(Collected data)
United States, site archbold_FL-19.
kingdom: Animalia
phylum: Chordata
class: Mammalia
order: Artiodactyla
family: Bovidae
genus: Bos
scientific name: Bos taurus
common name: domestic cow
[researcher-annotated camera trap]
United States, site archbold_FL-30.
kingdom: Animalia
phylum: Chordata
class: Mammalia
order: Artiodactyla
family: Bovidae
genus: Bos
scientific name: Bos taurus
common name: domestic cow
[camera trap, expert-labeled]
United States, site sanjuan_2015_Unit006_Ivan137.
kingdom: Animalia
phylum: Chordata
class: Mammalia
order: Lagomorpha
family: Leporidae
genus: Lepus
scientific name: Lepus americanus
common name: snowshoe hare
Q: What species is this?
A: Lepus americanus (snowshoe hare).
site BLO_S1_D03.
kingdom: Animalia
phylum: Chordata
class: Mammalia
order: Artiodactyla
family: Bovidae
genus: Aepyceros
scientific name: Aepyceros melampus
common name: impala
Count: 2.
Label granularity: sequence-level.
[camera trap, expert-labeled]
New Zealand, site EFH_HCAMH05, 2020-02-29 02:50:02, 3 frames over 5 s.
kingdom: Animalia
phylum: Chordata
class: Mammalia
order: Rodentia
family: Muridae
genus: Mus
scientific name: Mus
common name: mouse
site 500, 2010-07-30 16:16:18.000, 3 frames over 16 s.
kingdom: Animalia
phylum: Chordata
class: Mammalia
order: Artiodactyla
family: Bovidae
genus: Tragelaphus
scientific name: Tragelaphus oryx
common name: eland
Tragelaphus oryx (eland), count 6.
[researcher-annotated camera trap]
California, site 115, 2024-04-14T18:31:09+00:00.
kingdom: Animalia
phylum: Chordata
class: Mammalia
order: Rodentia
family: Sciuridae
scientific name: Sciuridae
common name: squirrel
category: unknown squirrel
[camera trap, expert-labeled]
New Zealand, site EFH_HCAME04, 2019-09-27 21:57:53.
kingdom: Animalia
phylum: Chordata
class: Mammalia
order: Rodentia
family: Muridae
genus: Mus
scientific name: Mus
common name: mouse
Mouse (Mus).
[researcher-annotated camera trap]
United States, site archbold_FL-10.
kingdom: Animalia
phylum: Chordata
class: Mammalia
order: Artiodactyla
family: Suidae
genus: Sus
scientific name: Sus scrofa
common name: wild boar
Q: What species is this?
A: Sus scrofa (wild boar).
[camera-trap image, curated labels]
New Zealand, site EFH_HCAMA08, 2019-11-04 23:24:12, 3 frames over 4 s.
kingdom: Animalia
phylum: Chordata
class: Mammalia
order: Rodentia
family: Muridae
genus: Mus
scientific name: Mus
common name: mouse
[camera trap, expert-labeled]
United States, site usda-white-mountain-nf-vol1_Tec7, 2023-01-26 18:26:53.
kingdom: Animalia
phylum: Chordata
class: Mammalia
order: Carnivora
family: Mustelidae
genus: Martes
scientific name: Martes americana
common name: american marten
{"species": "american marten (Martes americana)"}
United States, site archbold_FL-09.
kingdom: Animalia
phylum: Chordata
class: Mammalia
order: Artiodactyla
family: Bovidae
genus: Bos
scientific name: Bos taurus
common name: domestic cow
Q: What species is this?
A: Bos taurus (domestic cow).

Directions for this task. Identify every line above with the string "States" in it. Copy those lines.

Exercise answer.
United States, site archbold_FL-19.
United States, site archbold_FL-30.
United States, site sanjuan_2015_Unit006_Ivan137.
United States, site archbold_FL-10.
United States, site usda-white-mountain-nf-vol1_Tec7, 2023-01-26 18:26:53.
United States, site archbold_FL-09.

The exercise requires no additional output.